Why did Moshe need to call Aharon and his sons?
(9,1) “And it was (ויהי) on the eighth day that Moshe called to Aharon and to his sons, and to the elders of Yisrael.”
The reason why it was necessary for Moshe to call Aharon and his sons rather than come by themselves to ask about Hashem’s instructions can be explained according to the teaching of the Midrash, that whenever the Torah uses the expression ויהי it implies that something distressing occurred at that time. Here also the posuk says “ויהי on the eight day”, because on that day the two sons of Aharon died. And it says in Mishlei 14:10 “The heart knows the bitterness of one’s soul”, which means that even though a person himself does not know that something bad is going to happen, his mazal (what we call the sixth sense) knows. Therefore, since they sensed that that something bad was going to happen on that day, they did not want to approach to do their service, and therefore Moshe had to call them.
Similarly in a later posuk Moshe said to Aharon “approach the altar”, which implies that he did not wish to approach of his own accord. Rashi explained there in the name of the Midrash that the reason for this was because Aharon was reluctant to approach because he was ashamed due to his involvement with the golden calf, but we can also explain that he was reluctant to approach to do his service because his heart foretold that a bad thing was going to happen to him on that day.
Thus, although Aharon and his sons and the elders usually came by themselves before Moshe to learn from him Torah, since on that particular day a mishap was destined to happen through the performance of these mitzvos which would cause a loss to all of Yisrael (as it says later on “and all the house of Yisrael cried for the burning”) they did not go by themselves and needed to be called.
This is what the posuk is saying: “ויהי on the eighth day” - a distressing event was destined to happen on that day, and therefore “Moshe called to Aharon, and to his sons, and to the elders of Yisrael”. But in previous days they did not need to be called because they came by themselves.
Why, in this parsha, were Aharon and his sons not referred to by their title ‘Kohanim’?
(9,1) “And it was on the eighth day that Moshe called to Aharon, and to his sons, and to the elders of Yisrael.”
Another reason why the Torah uses the expression ויהי (which implies that something distressing occurred at that time) here is to teach us why it never says Aharon 'the Kohen' or the sons of Aharon 'the Kohanim' in this parsha. Now, the fact that we see that they are referred to simply as Aharon and his sons when the Torah is not discussing their priestly service is not remarkable, but when the Torah mentions them in connection with their priestly service, it usually describes them with their title - 'the Kohanim'. For example, in Vayikra 1:8 it says “and the sons of Aharon the Kohanim shall arrange…”, and Rashi explained there that the term comes to teach that they must conduct the priestly service dressed in their priestly garments. Here too, since the Torah is discussing their service, it should have called them ‘the Kohanim’.

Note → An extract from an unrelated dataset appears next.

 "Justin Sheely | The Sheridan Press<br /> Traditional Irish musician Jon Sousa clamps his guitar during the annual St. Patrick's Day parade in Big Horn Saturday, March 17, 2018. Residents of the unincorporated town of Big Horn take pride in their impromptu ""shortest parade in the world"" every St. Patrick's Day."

But it is written in Koheles 8:8 “there is no ruling on the day of death”, and Chazal explain that for this reason Dovid was not referred to as ‘King Dovid’ when discussing his death, because on the day of death one is not a ruler. And since Chazal said on the posuk in Bamidbar 18:8 “Behold, I have given to you all the holy things of the children of Yisrael for distinction” - for greatness, like the kings eat, it is clear that the priesthood is considered like royalty, and thus the posuk “there is no ruling on the day of death” applies to them also.
Therefore, since on this day two of the sons of Aharon died - and in truth all of them were liable to be killed as the Midrash on this parsha teaches - for them this was a day of death, and so they were not referred to by their title of authority. And therefore the parsha opens with the words “ויהי on the eighth day” in order to hint that it would be a day on which there was to be trouble and distress, and therefore it was not fitting to refer to them as Kohanim in this parsha because there is no ruling on the day of death.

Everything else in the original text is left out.